Some of the popular decor vidoes are not Indian, and that sometimes proves tough since sourcing the requisite material can be challenging.
Nowadays, no matter which social media platform you open, tricks of making your own personalised things — Do It Yourself (DIY) videos — are hugely popular among millennials. And for many, it’s not just a fun watch, but something they feel strengthens their creative streak.
Sangte Taku, who is pursuing a course in Japanese from Delhi University, feels DIY videos give her new ideas and helps develop an eye for aesthetic things. “I am hooked to such videos. And it’s not that I watch them just for fun but I also like to get my hands dirty,” shares Taku, whose room is beautifully decorated with her handmade calendar and pinboards.

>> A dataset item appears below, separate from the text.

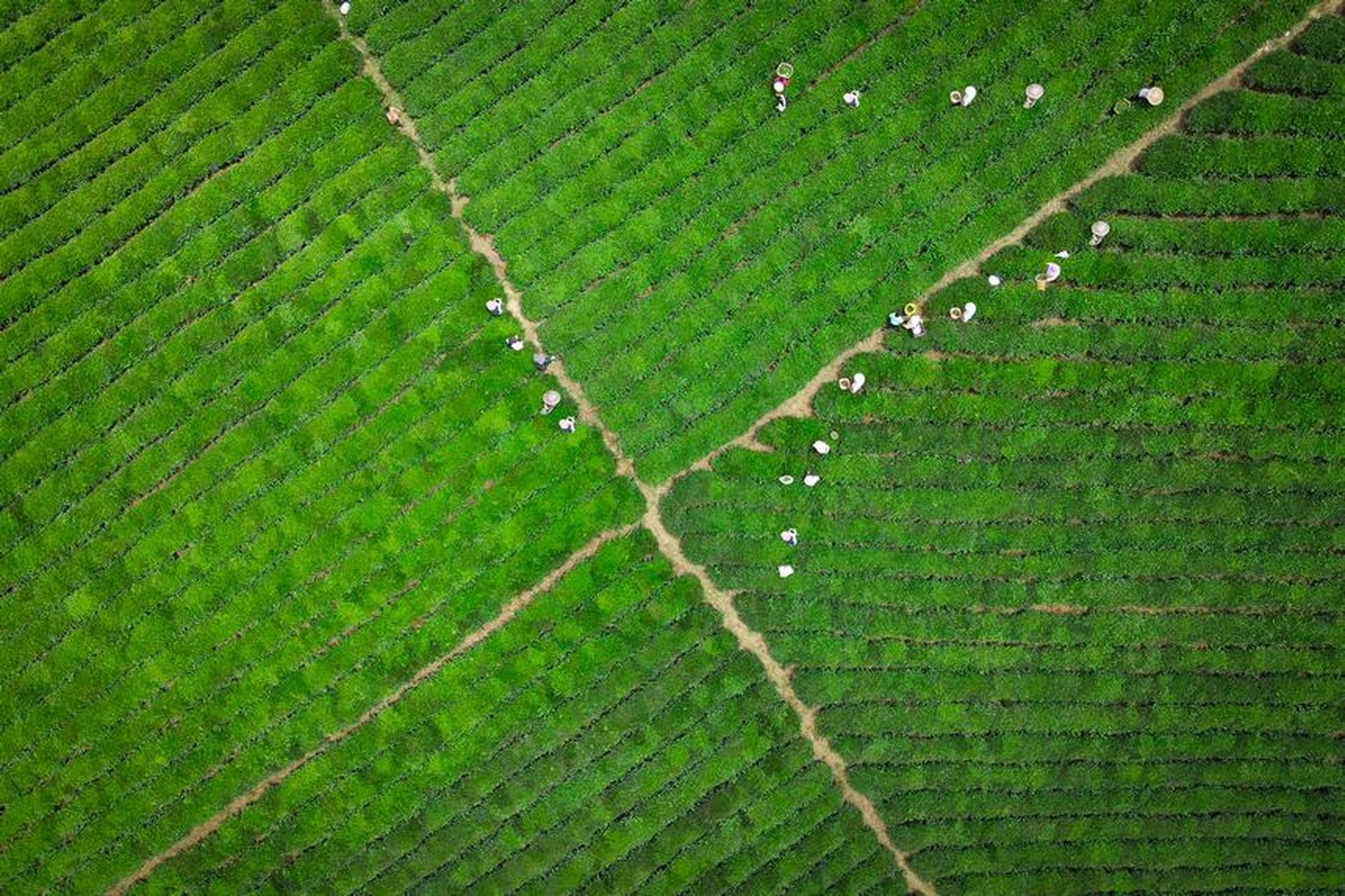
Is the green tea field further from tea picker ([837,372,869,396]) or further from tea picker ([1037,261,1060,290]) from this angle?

She also gifts her handmade artefacts to her sisters and friends. “I recently made an owl pen stand for my sister. DIYs are cost-efficient and environment-friendly as I use tetra packs and toilet paper rolls that would have ended up in a dumping ground.”
Another reason why these videos have been trending so much is that they cater to a wide range of audience — from children, grownups to the elderly, there are videos for each one’s preferences. Komal Shankaran loves gardening, and he is enjoying learning to make his own personalised planters. “I love following home decor videos and often try out ones I really like. I now make sure my planters are pretty and have something to say too. So, day in and day out I’m splattered in colour,” he laughs.
The fact that DIYs are both cost-efficient and reusable finds favour with a lot of students who live in rentals and are often looking for ways to economise. “They are pocket-friendly,” says Edith Dawa, who recently completed her Masters in History and is now studying for her M.Phil. “Why buy something that won’t be used for long? Rather than buying a bean bag, why not use your old clothes and make a cute cushion that goes well with your room’s colour palette? I made one yesterday out of my old clothes, which I had been collecting for some time, and it works perfectly,” says Dawa who loves creatively reusing stuff lying around her apartment.
Some of the popular decor vidoes are not Indian, and that sometimes proves tough since sourcing the requisite material can be challenging. “I wanted to make a headboard for my bed, but found it tough to find a hardware store that sells boards of a particular size. And where do you find a nail stapler that won’t exhaust your entire budget? So, even when I was interested in making one, my project came to a halt after weeks of trying to collect the basic raw materials,” shares 23-year-old Mayank Laleria, a third-year Chinese student.